**Text section:**
——————
You'll need to loop through your array dimensions to determine this, and this gets more complicated if you have more than one element in your array equal to 1.

Dim intCount1 As Integer
Dim intCount2 As Integer
Dim intResults as Integer
Dim intSub1() as Integer
Dim intSub2() as Integer

Redim intSub1(1)
Redim intSub2(1)
IntResults = 0
For intCount1 = lbound(txtFields_Array,1) to Ubound(txtFields_Array,1)
    For intCount2 = Lbound(txtFields_Array,2) to Ubound(txtFields_Array,2)
        If txtFields_Array(intCount1, intCount2) = 1 then
            IntResults = intResults + 1
            IntSub1(intResults) = intCount1
            IntSub2(intResults) = intCount2
            Redim Preserve intSub1(intResults + 1)
            Redim Preserve intSub2(intResults + 1)
——————
**Records shown:**
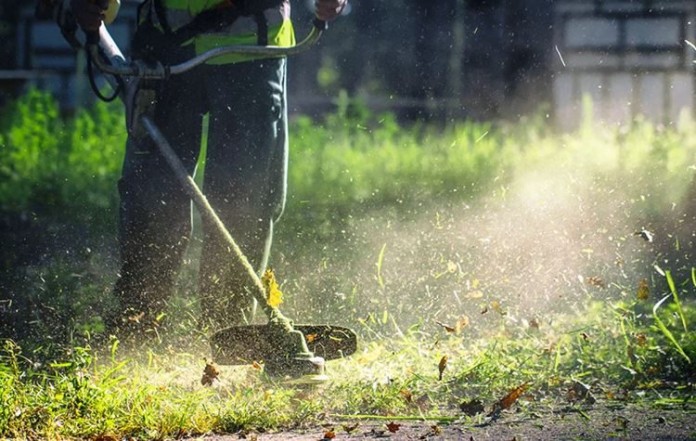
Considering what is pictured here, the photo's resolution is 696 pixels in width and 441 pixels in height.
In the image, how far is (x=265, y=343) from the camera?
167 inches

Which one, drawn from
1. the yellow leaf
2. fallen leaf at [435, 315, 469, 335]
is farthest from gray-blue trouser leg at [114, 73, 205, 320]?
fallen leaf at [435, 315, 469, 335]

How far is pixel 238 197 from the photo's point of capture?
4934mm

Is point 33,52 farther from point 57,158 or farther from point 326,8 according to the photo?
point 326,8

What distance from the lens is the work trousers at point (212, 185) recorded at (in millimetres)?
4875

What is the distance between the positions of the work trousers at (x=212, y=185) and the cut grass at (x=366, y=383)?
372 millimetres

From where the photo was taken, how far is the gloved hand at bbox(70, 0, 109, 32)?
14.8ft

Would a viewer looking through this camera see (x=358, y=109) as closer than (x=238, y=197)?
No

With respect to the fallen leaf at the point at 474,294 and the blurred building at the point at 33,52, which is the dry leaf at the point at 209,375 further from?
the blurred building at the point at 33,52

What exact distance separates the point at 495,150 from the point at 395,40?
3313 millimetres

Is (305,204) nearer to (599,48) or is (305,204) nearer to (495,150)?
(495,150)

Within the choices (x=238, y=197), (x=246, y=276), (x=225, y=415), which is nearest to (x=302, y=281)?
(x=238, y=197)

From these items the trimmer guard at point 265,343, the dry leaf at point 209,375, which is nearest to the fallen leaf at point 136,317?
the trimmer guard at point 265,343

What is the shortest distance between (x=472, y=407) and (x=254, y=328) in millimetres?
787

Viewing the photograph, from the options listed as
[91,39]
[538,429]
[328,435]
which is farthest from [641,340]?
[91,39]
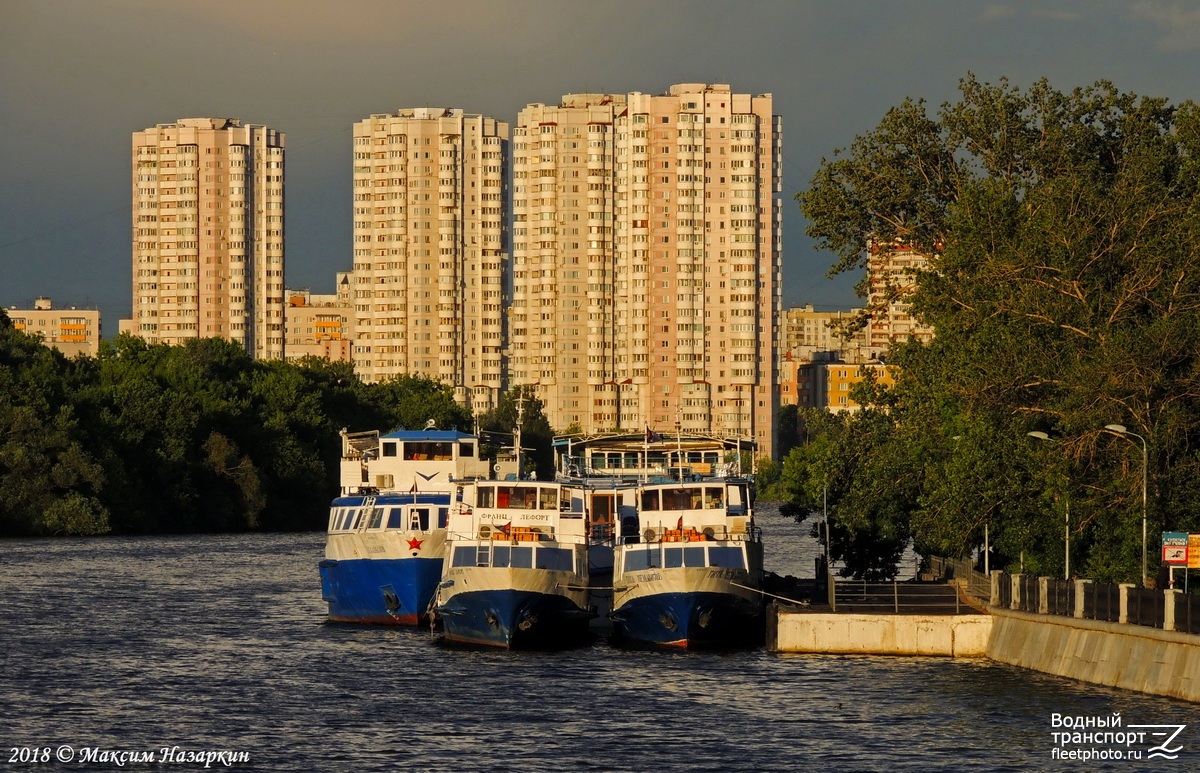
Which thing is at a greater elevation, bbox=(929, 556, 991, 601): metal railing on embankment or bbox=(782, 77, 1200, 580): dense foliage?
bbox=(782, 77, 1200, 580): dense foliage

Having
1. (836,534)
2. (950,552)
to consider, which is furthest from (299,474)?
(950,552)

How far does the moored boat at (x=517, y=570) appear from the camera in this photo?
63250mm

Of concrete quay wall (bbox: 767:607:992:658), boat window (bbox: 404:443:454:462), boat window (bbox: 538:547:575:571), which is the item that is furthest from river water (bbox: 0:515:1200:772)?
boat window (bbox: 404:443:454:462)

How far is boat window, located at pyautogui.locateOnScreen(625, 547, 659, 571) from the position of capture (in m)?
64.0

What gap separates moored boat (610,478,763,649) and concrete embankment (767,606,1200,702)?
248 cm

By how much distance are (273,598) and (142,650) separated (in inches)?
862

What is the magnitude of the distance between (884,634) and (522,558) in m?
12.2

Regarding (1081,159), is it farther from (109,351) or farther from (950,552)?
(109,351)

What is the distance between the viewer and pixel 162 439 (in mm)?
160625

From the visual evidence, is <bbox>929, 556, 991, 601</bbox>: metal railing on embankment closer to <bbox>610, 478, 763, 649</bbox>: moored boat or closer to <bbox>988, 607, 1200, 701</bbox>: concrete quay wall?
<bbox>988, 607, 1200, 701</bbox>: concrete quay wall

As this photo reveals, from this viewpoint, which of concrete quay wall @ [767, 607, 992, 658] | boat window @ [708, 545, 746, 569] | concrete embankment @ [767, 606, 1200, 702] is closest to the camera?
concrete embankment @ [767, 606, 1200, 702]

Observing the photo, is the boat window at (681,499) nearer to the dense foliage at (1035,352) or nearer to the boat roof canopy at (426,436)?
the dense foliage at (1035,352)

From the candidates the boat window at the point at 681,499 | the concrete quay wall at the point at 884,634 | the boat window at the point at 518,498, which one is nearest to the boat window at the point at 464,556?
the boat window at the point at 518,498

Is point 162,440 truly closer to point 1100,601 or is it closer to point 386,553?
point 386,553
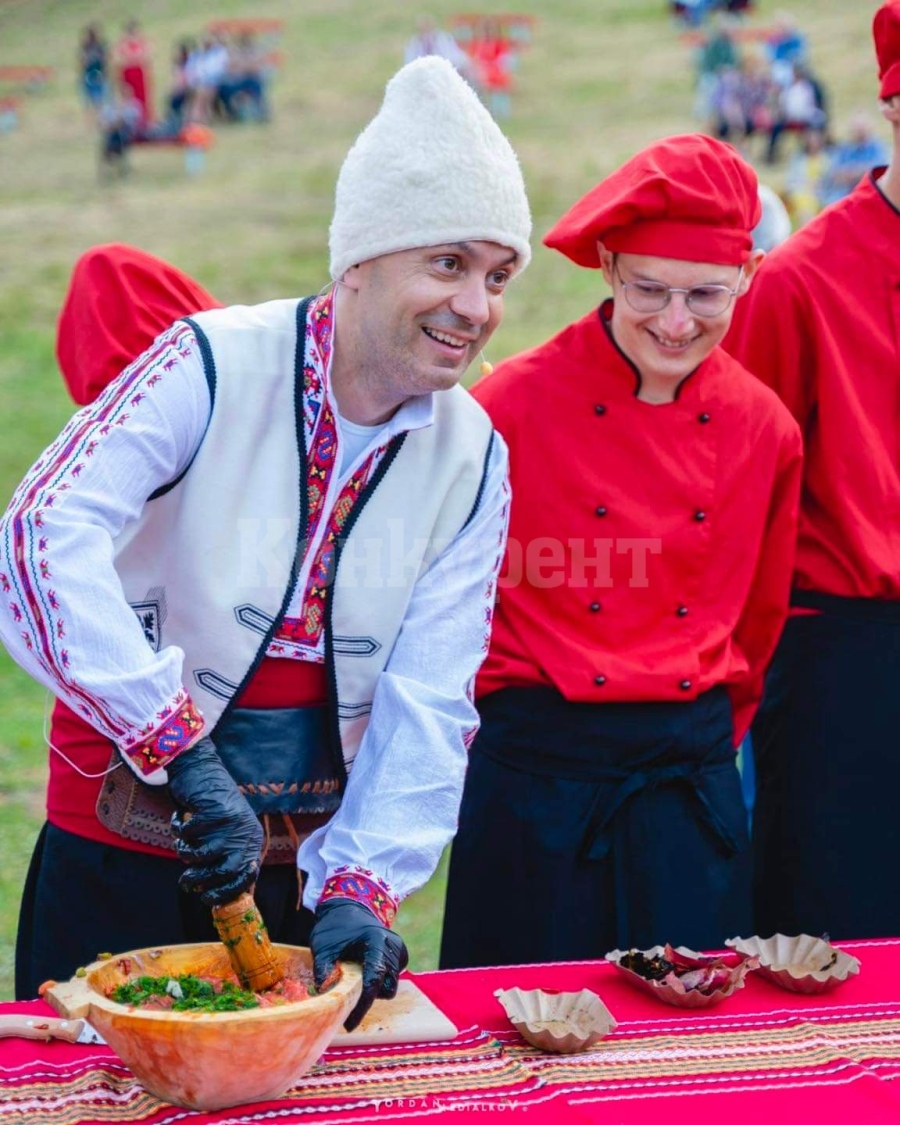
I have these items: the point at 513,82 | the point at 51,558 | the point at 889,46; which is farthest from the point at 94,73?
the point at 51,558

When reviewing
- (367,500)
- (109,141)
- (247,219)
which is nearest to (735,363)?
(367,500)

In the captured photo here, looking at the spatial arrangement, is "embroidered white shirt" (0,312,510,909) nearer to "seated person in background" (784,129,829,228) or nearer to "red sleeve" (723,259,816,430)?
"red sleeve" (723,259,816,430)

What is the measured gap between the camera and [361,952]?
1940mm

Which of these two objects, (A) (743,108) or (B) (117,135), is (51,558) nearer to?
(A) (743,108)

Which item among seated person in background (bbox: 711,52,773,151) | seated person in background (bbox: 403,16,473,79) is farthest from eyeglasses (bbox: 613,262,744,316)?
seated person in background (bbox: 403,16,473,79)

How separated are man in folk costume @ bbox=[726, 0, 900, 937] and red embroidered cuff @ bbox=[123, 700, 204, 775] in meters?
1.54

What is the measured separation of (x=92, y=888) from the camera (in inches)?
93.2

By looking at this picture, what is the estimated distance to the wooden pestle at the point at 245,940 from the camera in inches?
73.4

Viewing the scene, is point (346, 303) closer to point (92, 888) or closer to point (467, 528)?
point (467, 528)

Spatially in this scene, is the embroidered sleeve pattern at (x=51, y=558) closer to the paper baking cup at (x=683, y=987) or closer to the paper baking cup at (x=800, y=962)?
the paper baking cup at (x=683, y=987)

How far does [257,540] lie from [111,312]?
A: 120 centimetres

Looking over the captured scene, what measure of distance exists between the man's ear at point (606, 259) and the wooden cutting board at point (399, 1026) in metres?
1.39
——————
**What you need to do:**
(1) According to the text on looping through array dimensions, what situation makes the task more complicated?
(2) Reproduce the records from the line containing "What is the measured separation" through the last line of the records, inclusive.
The text and the records were taken from unrelated sources.

**Solutions per task:**
(1) It gets more complicated when more than one element in the array is equal to 1.

(2)
What is the measured separation of (x=92, y=888) from the camera (in inches)?
93.2

By looking at this picture, what is the estimated distance to the wooden pestle at the point at 245,940 from the camera in inches?
73.4

Viewing the scene, is point (346, 303) closer to point (92, 888) or closer to point (467, 528)?
point (467, 528)

Spatially in this scene, is the embroidered sleeve pattern at (x=51, y=558) closer to the paper baking cup at (x=683, y=987) or closer to the paper baking cup at (x=800, y=962)?
the paper baking cup at (x=683, y=987)

How far does [257,540] lie from [111,312]?
A: 120 centimetres

Looking over the captured scene, what measure of distance exists between the man's ear at point (606, 259) and the wooden cutting board at point (399, 1026) in metres?
1.39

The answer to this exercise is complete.